4.3. Mapping of Reads to the Reference
The raw reads were subjected to quality trimming (phred quality score, <Q20
) using FastQC [21
] and adapter trimming was carried out by using the parameters (-O 5 and -m 32) in version 1.0 of the cutadapt software [22
]. Furthermore, the clean reads were mapped to the temperate japonica Nipponbare reference genome, Os-Nipponbare-Reference-IRGSP-1.0 [23
], using the Burrows–Wheeler Aligner (BWA) software [15
] under the default parameters. The alignment results were then merged and indexed as BAM files [24
]. Average sequencing depth and coverage were calculated using the alignment results. The mapped reads were then used to detect SNP and InDel polymorphisms.
4.4. Detection of SNPs and InDels
We used GATK tools software [25
] to detect SNPs and InDels with its default parameters. In our analysis, InDels were defined as insertions or deletions the length of which was between 1 and 10 bp. The InDels falls on more than 10 cultivars are selected for further analysis.
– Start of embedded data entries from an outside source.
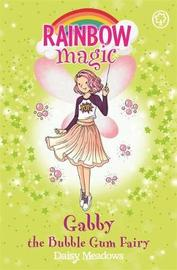 Rainbow Magic: Gabby the Bubble Gum Fairy by Daisy Meadows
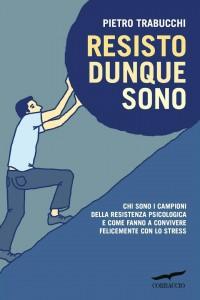 """Disabili DOC – """"Resisto dunque sono"""" il libro di Pietro Trabucchi"""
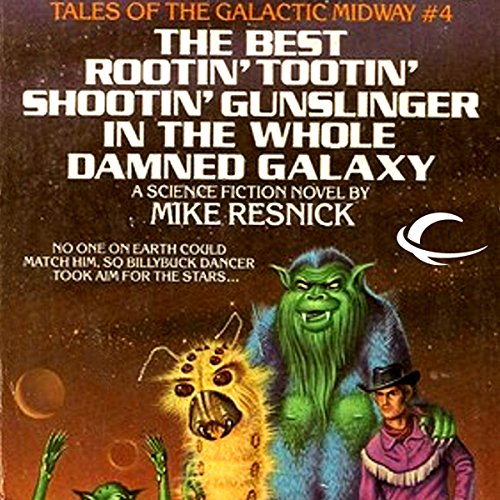 The Best Rootin' Tootin' Shootin' Gunslinger in the Whole Damned Galaxy audiobook cover art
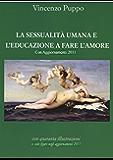 La sessualità umana e l'educazione a fare l'amore. Con Aggiornamenti 2011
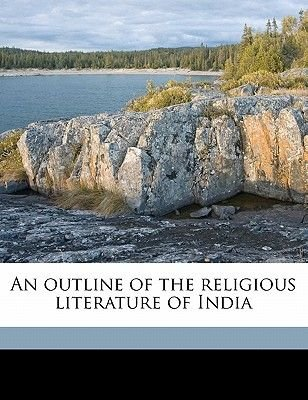 An Outline of the Religious Literature of India (Paperback): J. N. 1861 Farquhar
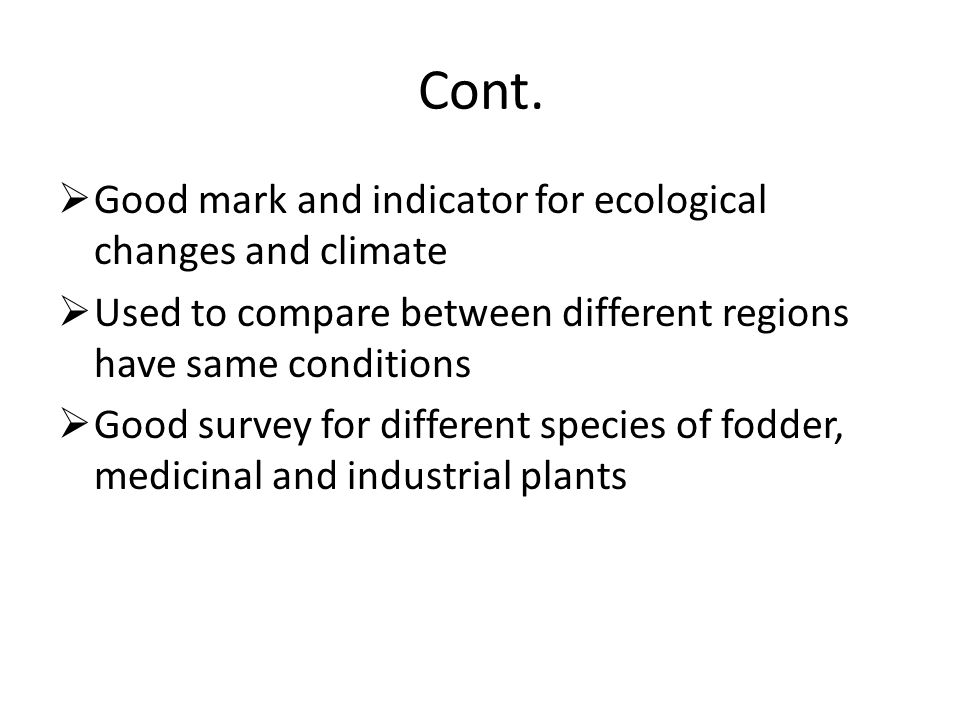 Cont. Good mark and indicator for ecological changes and climate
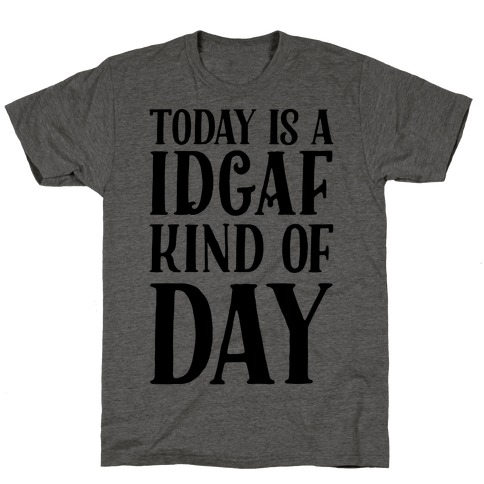 Today Is A IDGAF Kind Of Day T-Shirt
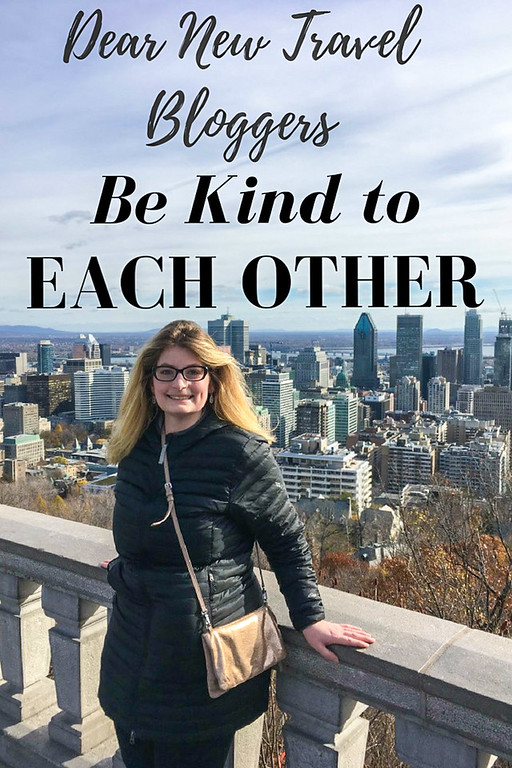 travel bloggers be kind to each other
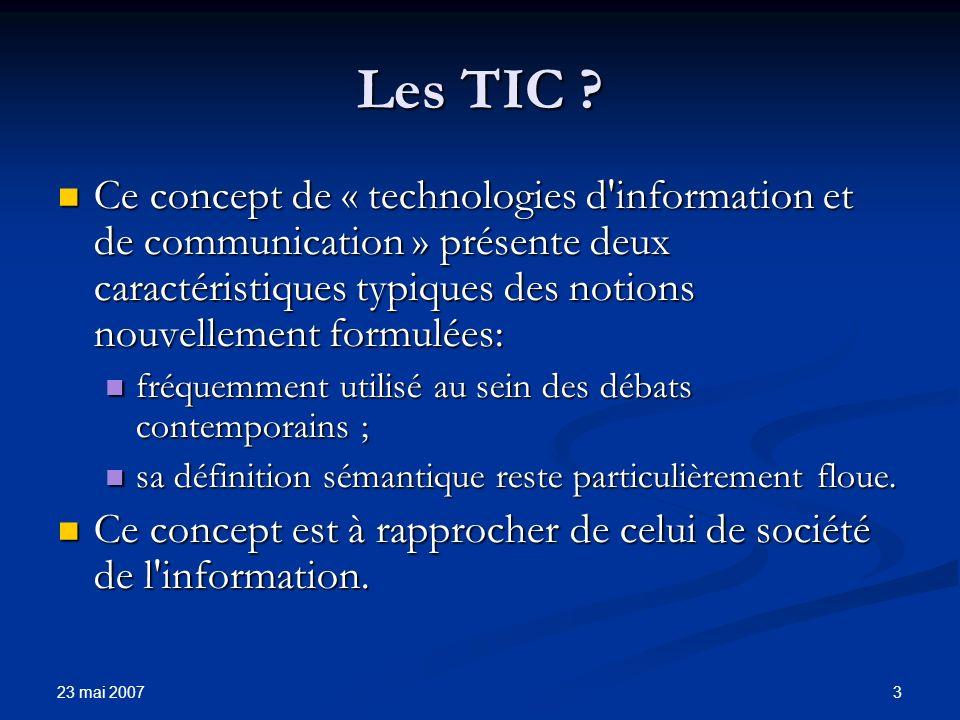 23 mai 2007 4 Les TIC: des technologies Les télécommunications et les réseaux informatiques : téléphonie, Internet, … Les télécommunications et les réseaux informatiques : téléphonie, Internet, … Le multimédia : image et son.
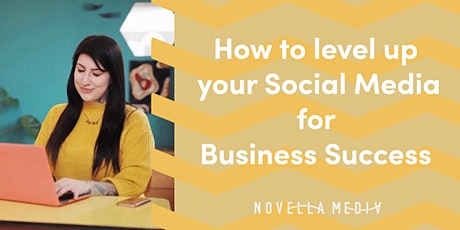 How to level up your Social Media for Business Success tickets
4.5. Primer Design for Common InDel Markers
To design InDel markers for the detection of InDel polymorphisms by electrophoresis, we extracted only InDel regions with a large size (≥2 bp) and a high sequencing depth (DP, ≥5 fold) from each InDel list for the 17 cultivars. Primer pairs for the selected InDel regions were automatically designed by using a Perl script to control the Primer3 program [26
]. In addition, we screened primer pairs for duplication of sequences to maintain specificity. When the sequence of a primer pair matched that of another primer pair, the corresponding pairs were eliminated because they were considered redundant. PCR product size ranged from 100 to 150 bp.
4.6. PCR Validation
To validate the marker sets, we tested the primer pairs by means of gel electrophoresis. Around 10 markers were chosen so as to cover as much of the entire genome as possible, but were randomly chosen within each portion of the genome. The InDel primer sets were validated by using those 17 Chinese cultivars used for detection of the InDel regions. Furthermore, these primer sets were PCR-amplified in approximately 10 L of reaction mixture consisting of EmeraldAmp® GT PCR Master Mix (Takara, Japan) along with 5.0 pmol of each primer, and about 120 ng of the genomic DNA template. The conditions were: an initial denaturation step for 3 min at 95 °C, then 35 cycles of 20 s at 95 °C, 30 s at 55 °C, and 30 s at 72 °C, followed by a final extension for 1 min at 72 °C. PCR products were analyzed by means of gel electrophoresis on 1.5~1.7% agarose gels in Tris/borate/EDTA buffer. After staining with ethidium bromide, the band patterns on the agarose gels were photographed under Gel Doc™ 2000 Gel Documentation System (Bio-Rad, Seoul, Korea).